** 指示 **
• 1. 開催レポートのうち「みなさん、こんにちは!株式会社さびらの野添です。」を含む箇所から書き始め、「司 会 :野添侑麻(株式会社さびら),池根愛美(那覇文化芸術劇場なはーと)」までを書き写してください。その際、「株式会社さびら」はすべて「さびら社」に置き換えてください。
• 2. 開催レポートの冒頭で、筆者はこの記事で何を届けると述べていますか。そのきっかけとして本文が挙げている出来事とあわせて説明してください。

** ページ抜粋 **
第2回なはーとダイアローグ「あつまれ!みんなの遊び場-体験を共有する未来の劇場-」開催レポート

みなさん、こんにちは!株式会社さびらの野添です。

弊社が那覇文化芸術劇場なはーとと共に企画制作で携わっている「なはーとダイアローグ」。去った9月23日に今季の第2回を開催いたしました。その様子をお届けします。



【開催概要】

日 時 :2024年9月23日(月・祝)14〜17 時

ゲスト :福里実(沖縄県立沖縄盲学校 教諭)、李栄淑(ゆんたく鑑賞コーチ)、平敷傑(作品提供)

司 会 :野添侑麻(株式会社さびら),池根愛美(那覇文化芸術劇場なはーと)

** 提供資料 **
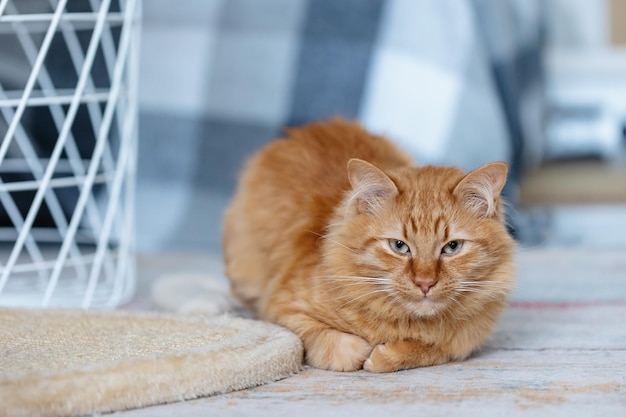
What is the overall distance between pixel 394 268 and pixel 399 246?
0.04 m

** 課題別解答 **
• 1.
みなさん、こんにちは!さびら社の野添です。

弊社が那覇文化芸術劇場なはーとと共に企画制作で携わっている「なはーとダイアローグ」。去った9月23日に今季の第2回を開催いたしました。その様子をお届けします。



【開催概要】

日 時 :2024年9月23日(月・祝)14〜17 時

ゲスト :福里実(沖縄県立沖縄盲学校 教諭)、李栄淑(ゆんたく鑑賞コーチ)、平敷傑(作品提供)

司 会 :野添侑麻(さびら社),池根愛美(那覇文化芸術劇場なはーと)

• 2. 筆者は、今季の「なはーとダイアローグ」第2回の様子を届けると述べています。そのきっかけは、9月23日にこの第2回を開催したことです。